Así, la sesión se divide en diferentes momentos para trabajar la psicomotricidad fina, leer cuentos o hacer juegos libres, entre otras cosas. «Se intenta que vayan adquiriendo ciertas normas sociales, como respetar los turnos o hacer una fila, pero todo basado en el juego», añade. Ayuso reconoce que dos horas a la semana «es muy poco tiempo», y por eso facilitan a las familias una guía con unos objetivos y actividades para alcanzarlos durante el resto de los días. Todos relacionados con la época del año correspondiente, como Navidad o Carnaval. «La colaboración de las familias es fundamental porque se trata de que los niños vayan aprendiendo conceptos aprovechando la vida cotidiana», explica Ayuso.

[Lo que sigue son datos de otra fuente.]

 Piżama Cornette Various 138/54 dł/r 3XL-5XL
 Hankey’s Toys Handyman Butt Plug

Un proyecto para los niños que crecen sin niños
Un proyecto para los niños que crecen sin niños - Foto:
Duración. Este proyecto se prolonga durante todo el curso escolar. El de este año se acaba de finalizar con la participación de 41 niños de siete pueblos de Valladolid, Palencia y Zamora. En el caso de Valladolid son unos 15 niños de Valdenebro de los Valles, Tordehumos, Torrelobatón y Palacios de Campos. Todos menores de tres años. Los pueblos participantes han ido variando en estas dos décadas en función de los niños que había y de la financiación del programa. En alguna ocasión los organizadores han tenido que sacar a algún pueblo del programa porque se quedó sin niños.

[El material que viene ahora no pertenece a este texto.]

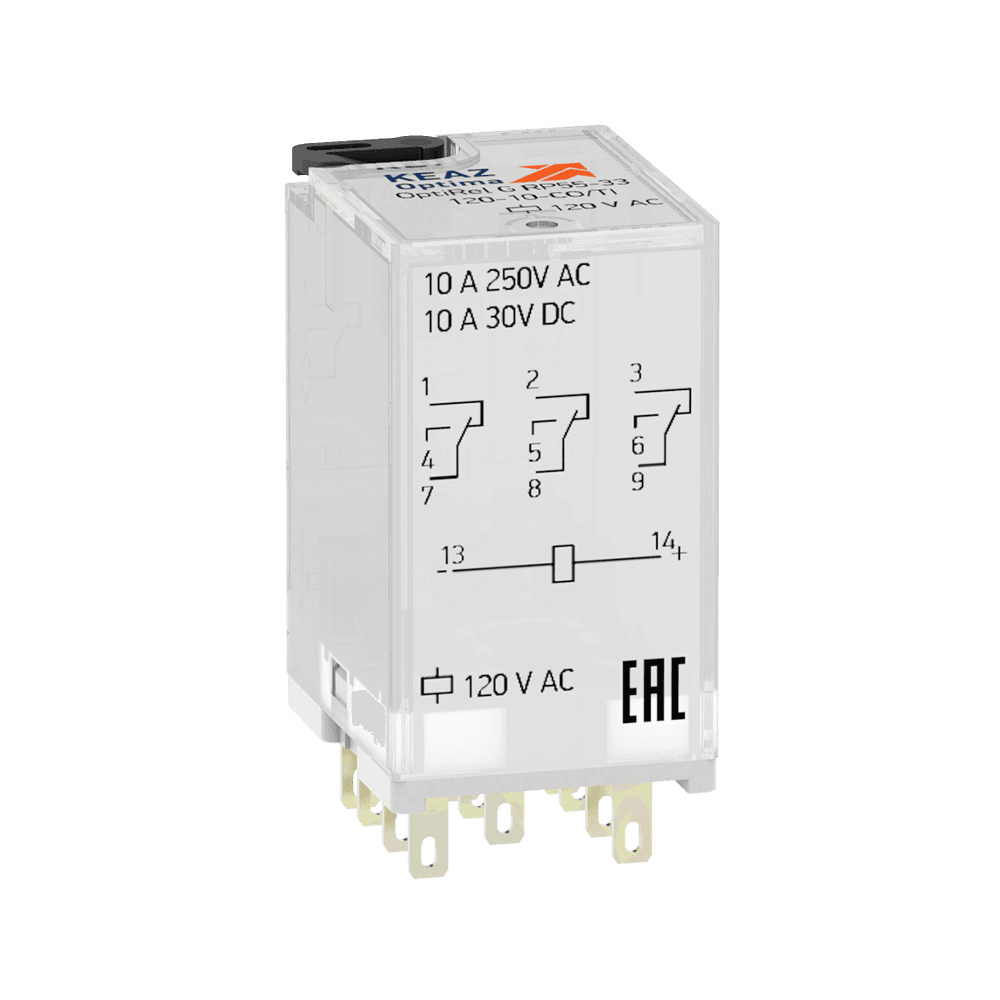 Реле промежуточное OptiRel G RP55-33-24-10-CO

una etapa fundamental. Ayuso considera imprescindible echar el resto en la educación de los pequeños en esta etapa. «Durante el primer ciclo de educación infantil son como esponjas y absorben todos los aprendizajes, así que lo que queremos es que los que viven en estos pueblos tengan las mismas oportunidades que los que lo hacen en otros más grandes o en las ciudades», señala la coordinadora. Además, se trata de una cita muy especial para ellos porque, para algunos, es el único momento de la semana en el que interactúan con otros niños de su edad.

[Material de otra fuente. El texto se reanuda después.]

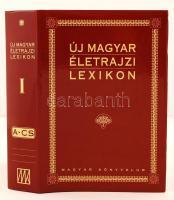 Markó László (szerk.): Új magyar életrajzi lexikon. I-VI. 5. kötet hiányzik. Budapest, 2001-2007, Ma...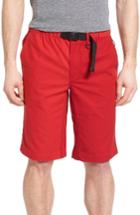 Men's Columbia Shellrock Springs Shorts - Red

El programa es gratuito para las familias, que solo tienen que llevar algunos materiales, como pinturas y plastilina. En cierto modo, también es una iniciativa que quiere poner su granito de arena para fijar población en el medio rural. «Deseamos que estos niños crezcan en el medio rural y que, una vez que se conviertan en personas adultas, decidan continuar en él para que los pueblos y la forma de vida que representan no muera», concluyen desde este Colectivo.